The project will provide over 28 million kWh of clean electricity annually.
A TEN-megawatt solar plant in the Northern Cape has reached commercial operation three months ahead of schedule, providing clean energy to Amazon Web Services via the Eskom grid in a new model of private energy procurement called energy wheeling.
The plant is situated between Kathu and Hotazel.
The project, developed by the Sola Group, will provide over 28 million kWh of clean electricity annually.
CEO of the Sola group, Dom Wills said that this was the first operational large-scale solar photovoltaic (PV) wheeling project in South Africa.
“During construction, the plant created 167 jobs, where 63 percent of the workforce was recruited from the local surrounding area. The project will sustain permanent jobs for its lifetime in electrical maintenance, cleaning and security. Wooden waste generated during construction, including pallets and electrical cable drums, were donated to local furniture businesses and special skills schools, in order to further bolster the SMME contributions of the project.”
Wills stated that the plant represents the technology cutting-edge in renewable energy design.

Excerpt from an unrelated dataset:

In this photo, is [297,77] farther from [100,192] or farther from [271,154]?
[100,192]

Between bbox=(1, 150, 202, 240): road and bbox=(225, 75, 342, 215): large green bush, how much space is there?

“The single axis tracking plant consists of over 24,000 bi-facial solar modules covering an area of 20 hectares in the Northern Cape, where the solar resource is one of the best in the world. The solar PV facility tracks the sun throughout the day and absorbs irradiance from both the sky and reflected light from the ground, making it more efficient. The plant design will see over 25,000 tons of carbon emissions being avoided annually – the equivalent of taking 5,400 cars off of the road for a year.”
He added that the model uses the Eskom grid to connect private buyers and sellers together.
“It’s the first step forward in creating grid independence where private buyers and sellers of energy can trade with each other.
“Wheeling is a financial transaction that allows power to be produced in one location and billed to an energy user in another region. The plant will provide a low-carbon alternative to coal-fired power without needing to be geographically located at the site of use. This model could also help South Africa significantly in sticking to its carbon emission reductions targets, which are at the forefront of discussion ahead of the COP26 climate change in Glasgow next week.”
Wills stated that the launch of the solar plant symbolised the positive stance taken recently by the Department of Minerals and Energy, Nersa and Eskom towards renewable energy generation.
“This has great potential to solve South Africa’s energy crisis and reduce electricity costs. Power generated from wheeling projects will increase the amount of independent power producers and relieve the sole electricity provision burden on Eskom.”
Meanwhile, Eskom will be extending load shedding on Stage 2 for the rest of the week.